After everything I’ve been through in the last year, I know my bounds and limits. While I have the experience to work those day shifts, I hate working them now. They’re stressful, annoying, and all together not worth the money.

It also doesn’t help that I made more money last night than I did this morning.

But my strange encounter with a stranger…

He’s from Atlanta, Georgia. I don’t know why he chose to move here to Iowa of all places. Probably in graduate school. Every time I tried to leave to go study, he’d drag me back in with some question about me. I’m used to this tactic as a server. I’m used to being rung into awkward, one-sided conversations with people that just want some company. I’m still not an expert at leaving those situations, but let me tell you, I’ve improved.

The entire time we talked, I could only think of the dangerous aspects. He commented on my “pristine” look (mind you, my hair is in a bun, I’m wearing a ball cap, sweats are on, tennis shoes.) Every few minutes, he’d shift and move a little closer to me. His body language was very open, arms down by his side, feet facing towards me, eyes always on me. Mine was not inviting. My arms were crossed, feet pointed in a different direction than him, constantly observing the surroundings looking for an out. He pointed me in the direction of his home which we were right next to. He never invited me in, but I will never be sure if he intended to invite me in had our conversation progressed or not.

Every fiber in my being was at alarm. I was ready to punch my keys into his eye if he so much as tried to touch me. Then I was alarmed with myself.

At what point did I come to fear this stranger?

Stranger danger has been instilled upon our generation and for a valid reason. My mother and elementary school shoved “stranger danger” down our throats. It’s also a natural human instinct. But what with our campus having 7 or 8 reported sexual assaults in a span of 5 months and the news these days. You only hear the bad about people or the outstanding in people.

When did we as a society begin to question and suspect the ordinary?

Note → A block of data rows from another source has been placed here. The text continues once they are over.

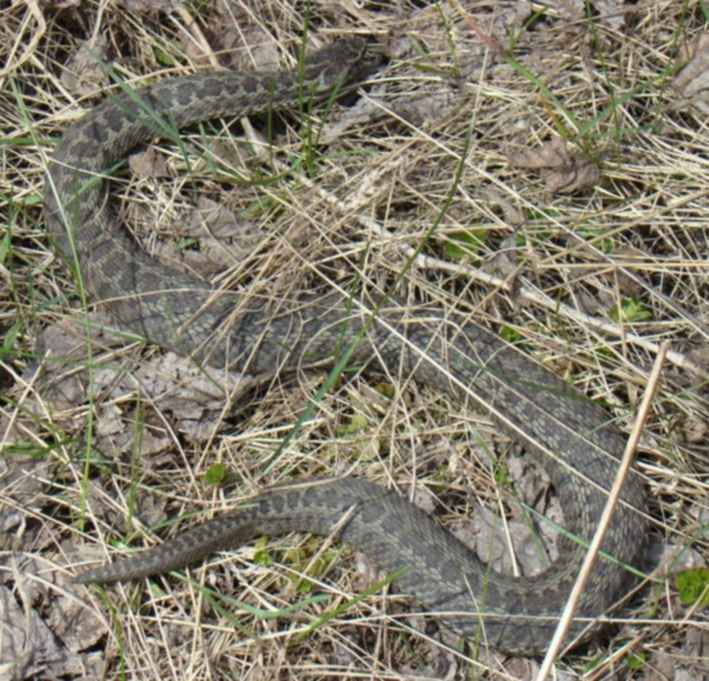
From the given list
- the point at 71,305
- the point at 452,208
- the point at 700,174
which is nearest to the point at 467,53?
the point at 452,208

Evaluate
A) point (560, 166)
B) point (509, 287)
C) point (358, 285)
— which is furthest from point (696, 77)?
point (358, 285)

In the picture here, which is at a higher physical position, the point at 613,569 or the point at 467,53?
the point at 467,53

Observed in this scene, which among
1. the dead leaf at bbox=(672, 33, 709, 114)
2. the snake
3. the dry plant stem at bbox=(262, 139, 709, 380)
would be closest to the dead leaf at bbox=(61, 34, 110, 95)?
the snake

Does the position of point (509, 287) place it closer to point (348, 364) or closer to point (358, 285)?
point (358, 285)

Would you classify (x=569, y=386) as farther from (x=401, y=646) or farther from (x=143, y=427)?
(x=143, y=427)

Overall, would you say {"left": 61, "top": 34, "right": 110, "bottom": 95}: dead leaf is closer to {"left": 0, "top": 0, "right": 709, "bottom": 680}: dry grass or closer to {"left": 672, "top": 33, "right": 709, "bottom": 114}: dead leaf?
{"left": 0, "top": 0, "right": 709, "bottom": 680}: dry grass

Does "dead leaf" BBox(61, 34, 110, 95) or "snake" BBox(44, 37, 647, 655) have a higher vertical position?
"dead leaf" BBox(61, 34, 110, 95)
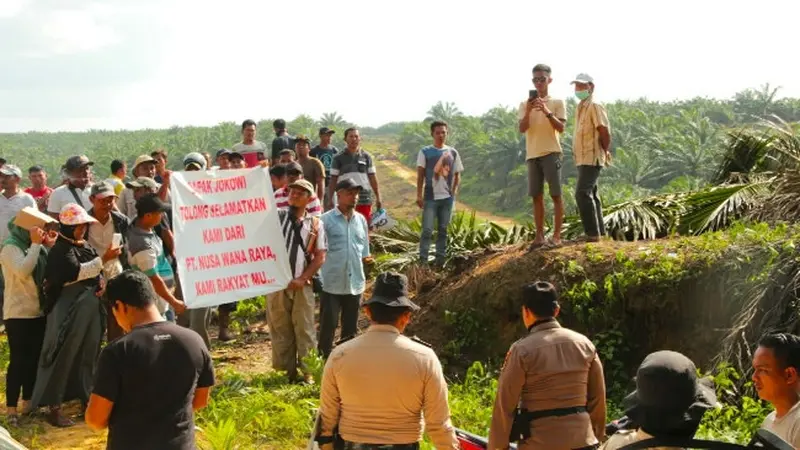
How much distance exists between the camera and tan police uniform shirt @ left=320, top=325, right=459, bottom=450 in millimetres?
4102

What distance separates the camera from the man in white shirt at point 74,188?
8.60 metres

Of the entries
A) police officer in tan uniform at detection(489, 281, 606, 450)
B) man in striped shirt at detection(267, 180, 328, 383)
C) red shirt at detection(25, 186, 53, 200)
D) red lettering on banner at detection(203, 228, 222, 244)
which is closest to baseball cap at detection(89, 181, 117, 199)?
red lettering on banner at detection(203, 228, 222, 244)

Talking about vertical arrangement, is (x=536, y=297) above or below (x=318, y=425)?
above

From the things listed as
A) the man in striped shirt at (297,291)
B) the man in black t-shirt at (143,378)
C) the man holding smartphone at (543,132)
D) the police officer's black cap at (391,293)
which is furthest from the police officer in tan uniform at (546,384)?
the man holding smartphone at (543,132)

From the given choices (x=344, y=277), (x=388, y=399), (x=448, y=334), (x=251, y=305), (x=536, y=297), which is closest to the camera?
(x=388, y=399)

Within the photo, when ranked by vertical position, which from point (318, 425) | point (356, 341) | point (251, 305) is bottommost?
point (251, 305)

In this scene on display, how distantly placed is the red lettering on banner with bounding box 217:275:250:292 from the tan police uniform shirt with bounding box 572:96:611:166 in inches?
133

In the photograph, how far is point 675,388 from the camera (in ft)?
9.99

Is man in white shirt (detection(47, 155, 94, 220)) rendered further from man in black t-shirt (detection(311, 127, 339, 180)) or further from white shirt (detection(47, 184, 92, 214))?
man in black t-shirt (detection(311, 127, 339, 180))

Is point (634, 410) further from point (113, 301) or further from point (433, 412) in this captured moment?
point (113, 301)

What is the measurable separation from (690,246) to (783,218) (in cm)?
91

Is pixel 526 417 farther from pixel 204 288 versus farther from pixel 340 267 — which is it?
pixel 204 288

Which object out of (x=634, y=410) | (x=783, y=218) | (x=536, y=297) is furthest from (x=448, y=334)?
(x=634, y=410)

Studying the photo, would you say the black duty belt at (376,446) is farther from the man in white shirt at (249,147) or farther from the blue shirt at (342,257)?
the man in white shirt at (249,147)
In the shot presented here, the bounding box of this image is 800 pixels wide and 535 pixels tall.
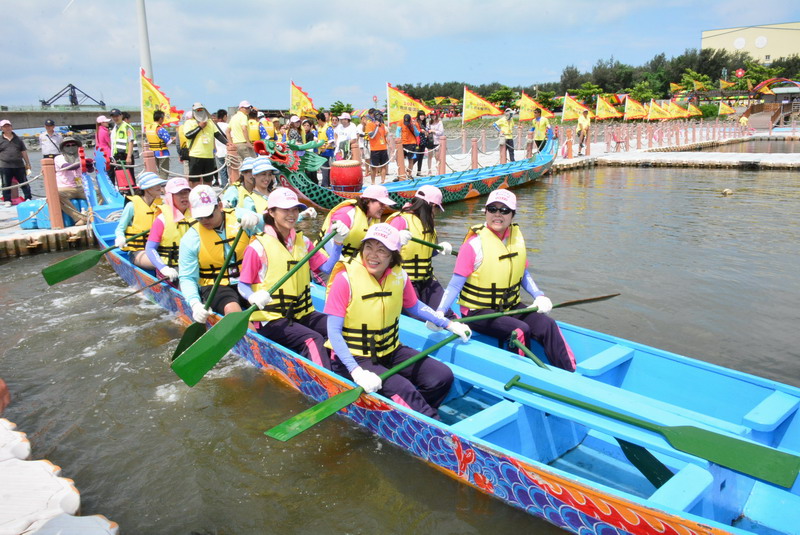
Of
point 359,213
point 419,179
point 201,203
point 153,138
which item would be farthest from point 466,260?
point 153,138

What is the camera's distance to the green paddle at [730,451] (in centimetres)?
270

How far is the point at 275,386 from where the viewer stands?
509cm

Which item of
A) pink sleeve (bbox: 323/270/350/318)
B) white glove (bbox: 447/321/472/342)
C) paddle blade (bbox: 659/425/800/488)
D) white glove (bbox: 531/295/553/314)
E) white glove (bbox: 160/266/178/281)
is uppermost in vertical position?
pink sleeve (bbox: 323/270/350/318)

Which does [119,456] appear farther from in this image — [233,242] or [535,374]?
[535,374]

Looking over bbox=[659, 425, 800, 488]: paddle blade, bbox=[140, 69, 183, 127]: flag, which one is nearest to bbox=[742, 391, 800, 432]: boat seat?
bbox=[659, 425, 800, 488]: paddle blade

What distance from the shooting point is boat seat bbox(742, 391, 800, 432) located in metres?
3.28

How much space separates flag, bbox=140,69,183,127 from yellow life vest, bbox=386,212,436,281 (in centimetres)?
809

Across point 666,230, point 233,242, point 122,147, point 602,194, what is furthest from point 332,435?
point 602,194

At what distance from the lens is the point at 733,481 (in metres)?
3.09

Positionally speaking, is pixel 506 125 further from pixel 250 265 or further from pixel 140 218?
pixel 250 265

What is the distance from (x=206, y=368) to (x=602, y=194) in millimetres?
12836

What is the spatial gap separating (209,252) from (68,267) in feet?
7.84

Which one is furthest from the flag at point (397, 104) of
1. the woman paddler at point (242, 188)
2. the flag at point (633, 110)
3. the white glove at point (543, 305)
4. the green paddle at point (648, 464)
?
the flag at point (633, 110)

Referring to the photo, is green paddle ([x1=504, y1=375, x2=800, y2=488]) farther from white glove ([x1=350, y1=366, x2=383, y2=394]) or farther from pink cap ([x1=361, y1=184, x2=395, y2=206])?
pink cap ([x1=361, y1=184, x2=395, y2=206])
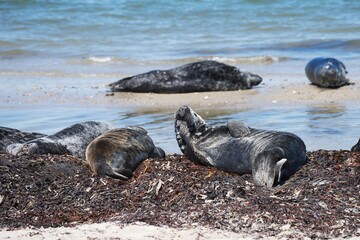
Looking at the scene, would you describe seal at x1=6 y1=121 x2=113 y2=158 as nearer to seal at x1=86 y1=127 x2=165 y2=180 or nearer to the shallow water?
the shallow water

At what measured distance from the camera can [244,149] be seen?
6184mm

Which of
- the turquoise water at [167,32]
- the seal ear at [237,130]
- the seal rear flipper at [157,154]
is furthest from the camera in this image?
the turquoise water at [167,32]

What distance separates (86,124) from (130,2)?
844 inches

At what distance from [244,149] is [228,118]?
10.5 ft

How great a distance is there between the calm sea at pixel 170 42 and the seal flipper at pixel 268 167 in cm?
196

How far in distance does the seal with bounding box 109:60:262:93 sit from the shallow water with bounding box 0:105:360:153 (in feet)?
6.00

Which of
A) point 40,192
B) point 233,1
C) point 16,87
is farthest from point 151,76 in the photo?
point 233,1

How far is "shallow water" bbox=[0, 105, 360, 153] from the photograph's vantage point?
26.5 ft

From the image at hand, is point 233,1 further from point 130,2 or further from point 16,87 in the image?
point 16,87

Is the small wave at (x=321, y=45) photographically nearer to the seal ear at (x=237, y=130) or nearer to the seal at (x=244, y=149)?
the seal at (x=244, y=149)

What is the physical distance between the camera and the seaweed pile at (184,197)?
4.98 meters

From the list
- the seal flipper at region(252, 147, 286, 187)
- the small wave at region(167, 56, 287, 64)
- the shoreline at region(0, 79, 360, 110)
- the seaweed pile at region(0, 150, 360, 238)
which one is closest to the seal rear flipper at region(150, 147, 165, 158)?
the seaweed pile at region(0, 150, 360, 238)

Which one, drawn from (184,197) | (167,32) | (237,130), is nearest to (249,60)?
(167,32)

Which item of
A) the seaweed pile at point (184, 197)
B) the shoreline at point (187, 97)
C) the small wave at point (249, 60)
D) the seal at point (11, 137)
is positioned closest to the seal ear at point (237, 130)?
the seaweed pile at point (184, 197)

Because I did not know this man, I immediately presumed him to be a threat. Even though I have a few good inches on him and I was wearing stuff that would have been easy to fight or fly, I was skeptical of his intentions.

What his intentions were, I’ll never know. Maybe he just wanted a casual conversation. Maybe he wanted to drug me and take advantage of me.

Is this assumption of the bad what has brought about my negative thoughts? The deeper I get into abnormal psychology, the more I find the little aspects of my life that effect my thinking in ways I never considered before.

It’s a nature via nurture.

It’s made me much more cautious of myself, but also much more hopeful.

Part of the reason why I feel like I don’t want to have kids is because of my own life experiences. It’s selfish, but I can’t go through the pain of seeing them go through the kind of pain I have experienced. My family has a history of mood and anxiety disorders. With everything I’ve gone through, how could I create a human being that could very well experience the same things if not worse things than I have?

But nature via nurture. Genes are important, yes, but so is the environment. Life experiences effect how and if genes are expressed. Of course, this also worries me. I can’t set up realistic expectations for myself to create the perfect environment for my children nor the expectation that they will have a perfect life. That would only destroy me and my family.

Who knows though. Maybe my current conviction to not have kids will stay with me. Maybe my *unsure if it will actually happen* husband won’t want to have kids of our own either. I know I would like to be a mother some day. But I’ve considered adoption or foster care.

I just don’t think I could bring potential harm to my own flesh and blood. The impact would feel less. I wouldn’t be as accountable.

Accountability is something I’ve been struggling with a lot.